Thursday, 25 May 2017

squirreling away gapsosis

Pin It now!
how to avoid gapsosis in thrown rings and birdhouse squirrel !

Nothing new here for experienced tatters but do scroll down for the latter. 

Avoiding  gapsosis  in  thrown  ring clusters

Newer learners often face a problem of gapsosis in case of thrown rings and especially thrown ring clusters such as trefoils and clovers. 

Ungainly bare threads can be avoided with these 2 simple steps : 
1. fold the last ring of cluster over the earlier rings and hold in pinch ;
2. tat 1 ds as close to the base of the last ring as possible WITHOUT removing from pinch ;
voilà, now you can release from the pinch, unfold and continue with chain tatting normally – the gapsosis has been avoided and the thrown rings will sit close upon the chain.

NOTE : this same fold, pinch, and tat is equally effective with trefoils and clovers when a normal chain follows it after RW (reverse work). 

A pictorial on how to avoid gapsosis

If required, wiggle the knotting thread a bit till you can feel it flush against the last ring, 
with no core thread left.

 Release the pinch and unfold Only After 1 full double stitch has been made .
In case there is still a gap, untat the 1ds and do over.

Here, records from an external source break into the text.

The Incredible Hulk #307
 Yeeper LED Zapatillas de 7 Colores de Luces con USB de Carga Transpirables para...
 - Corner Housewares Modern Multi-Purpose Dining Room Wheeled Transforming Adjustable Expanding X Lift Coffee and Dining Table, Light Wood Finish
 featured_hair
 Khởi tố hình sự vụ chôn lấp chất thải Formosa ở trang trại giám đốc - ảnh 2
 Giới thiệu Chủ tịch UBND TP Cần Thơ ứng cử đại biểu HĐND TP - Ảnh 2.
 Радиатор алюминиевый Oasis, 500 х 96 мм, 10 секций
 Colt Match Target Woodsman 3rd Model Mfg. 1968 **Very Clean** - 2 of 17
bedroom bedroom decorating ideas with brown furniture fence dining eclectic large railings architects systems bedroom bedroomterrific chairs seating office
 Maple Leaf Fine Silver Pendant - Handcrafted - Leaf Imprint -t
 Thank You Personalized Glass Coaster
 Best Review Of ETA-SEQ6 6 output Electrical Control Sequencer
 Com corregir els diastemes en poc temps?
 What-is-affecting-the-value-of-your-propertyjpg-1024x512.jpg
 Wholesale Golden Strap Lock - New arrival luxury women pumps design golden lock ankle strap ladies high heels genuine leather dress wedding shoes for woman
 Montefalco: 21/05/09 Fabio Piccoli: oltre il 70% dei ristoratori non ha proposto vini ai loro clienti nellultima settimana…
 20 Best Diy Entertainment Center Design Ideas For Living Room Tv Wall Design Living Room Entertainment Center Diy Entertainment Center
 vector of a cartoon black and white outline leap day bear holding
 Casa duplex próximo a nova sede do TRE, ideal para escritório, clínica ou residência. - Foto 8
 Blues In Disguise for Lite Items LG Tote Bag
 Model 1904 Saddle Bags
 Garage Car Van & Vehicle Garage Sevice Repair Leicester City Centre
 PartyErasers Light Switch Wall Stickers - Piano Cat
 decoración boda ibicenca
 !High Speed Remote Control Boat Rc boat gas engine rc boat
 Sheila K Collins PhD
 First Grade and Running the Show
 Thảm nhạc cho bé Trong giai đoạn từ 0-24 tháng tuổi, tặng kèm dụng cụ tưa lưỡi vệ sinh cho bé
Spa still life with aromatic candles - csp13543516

This works for me. There may be other equally effective ways, too.
A few previous posts about gapsosishow to avoid and also when/how it can be useful.

I will talk more about this snowflake in next post, in response to a tatter’s dilemma.

Our  birdhouse  owner !
And here is our birdhouse resident for this season. Not a bird, but a squirrel !!!
(click on pics to enlarge)
Notice how it has stuffed the house with rags n ‘riches’ ;-P

S/he does not take kindly to guests ! After a few moments of glaring motionless at each other, the ‘owner’ jumped at the intruder and it squirreled away. Our guest went back to resting on the rooftop J

We've had this birdhouse for over 2 decades and except for the first couple of years, no bird has made it's nest. Squirrels, do stash their pickings before winter, using it as a storehouse. But this time we have an actual resident for the last few weeks and can see it sprawling on the roof every evening !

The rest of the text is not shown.